“Hybrid and electric cars are sparing the environment. Critics say they’re hurting the roads,” writes Bloomberg. “The popularity of these fuel-efficient vehicles is being blamed for a drop in gasoline taxes that pay for local highway and bridge maintenance, with three states enacting rules to make up the losses with added fees on the cars and at least five others weighing similar legislation.”
According to Arizona state Senator Steve Farley, a Democrat who wrote a bill to tax electric cars, “the intent is that people who use the roads pay for them. Just because we have somebody who is getting out of doing it because they have an alternative form of fuel, that doesn’t mean they shouldn’t pay for the roads.

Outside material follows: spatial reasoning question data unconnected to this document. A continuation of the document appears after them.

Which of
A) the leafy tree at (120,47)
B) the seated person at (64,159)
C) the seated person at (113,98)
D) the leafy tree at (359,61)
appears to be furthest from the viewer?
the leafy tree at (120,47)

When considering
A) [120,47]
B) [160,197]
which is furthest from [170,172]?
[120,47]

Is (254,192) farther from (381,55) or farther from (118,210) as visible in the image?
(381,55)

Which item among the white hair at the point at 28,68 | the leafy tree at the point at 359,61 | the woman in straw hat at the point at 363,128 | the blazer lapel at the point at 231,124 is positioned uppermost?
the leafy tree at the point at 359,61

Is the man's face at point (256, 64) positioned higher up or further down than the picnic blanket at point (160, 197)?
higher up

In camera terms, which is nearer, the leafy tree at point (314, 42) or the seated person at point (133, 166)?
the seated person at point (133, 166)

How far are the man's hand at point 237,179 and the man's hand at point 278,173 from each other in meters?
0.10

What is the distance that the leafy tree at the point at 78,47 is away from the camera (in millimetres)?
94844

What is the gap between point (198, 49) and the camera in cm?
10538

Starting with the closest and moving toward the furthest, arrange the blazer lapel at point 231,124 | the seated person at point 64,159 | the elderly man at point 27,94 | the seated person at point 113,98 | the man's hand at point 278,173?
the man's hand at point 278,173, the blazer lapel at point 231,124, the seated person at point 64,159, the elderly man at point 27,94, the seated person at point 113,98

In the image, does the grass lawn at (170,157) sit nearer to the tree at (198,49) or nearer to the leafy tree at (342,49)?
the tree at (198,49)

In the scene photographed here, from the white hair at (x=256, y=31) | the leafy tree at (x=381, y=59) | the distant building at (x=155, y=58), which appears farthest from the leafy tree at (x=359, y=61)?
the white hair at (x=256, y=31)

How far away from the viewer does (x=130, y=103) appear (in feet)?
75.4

State and local gas-tax revenue has declined every year since 2004, falling 7 percent to $37.9 billion in 2010, this according to inflation-adjusted data from the allegedly nonpartisan research group. Institute on Taxation and Economic Policy.
That, however, is not the fault of hybrids and EVs. The market share of hybrids is pretty much stuck at around 3 percent, Hybridcars says. The market share of electric vehicles, which generate no gas tax at all, is close to unobservable, pure EVs and plug-ins together hold half a percent of the American pie.
What is true is that sales-weighted MPG of all new automobiles bought and sold in the U.S. os steadily going up. In October 2007, the index stood at 24.7 MPG. In May, all cars sold had an average CAFE rating of 30 MPG.
This is declared national policy, and automakers are working hard to meet the policy. State tax revenue becomes collateral damage.
Farley’s proposed anti-EV tax is a mileage tax. His bill wants one cent per mile driven on Arizona highways by “a vehicle that is propelled by a motor that is powered by electrical energy from rechargeable batteries or another source on the vehicle or from an external source in, on or above the street and that is not capable of being powered by motor vehicle fuel or use fuel.”
Of course, it is highly unfair to levy a mileage tax on a plug-in only. When the systems are in place to track the handful of plug-in in Arizona, and which most likely will cost more than the tax it generates, a mileage tax for all cars is sure to follow.
In New Jersey, Democratic State Senator Jim Whelan proposed a similar bill to tax cars by mile driven. The cars would be tracked by GPS. Facing criticism, he now proposes that “owners of alternative-fuel vehicles would be charged an annual fee – about $50 per year, though that is not final” as The Atlantic City Press says.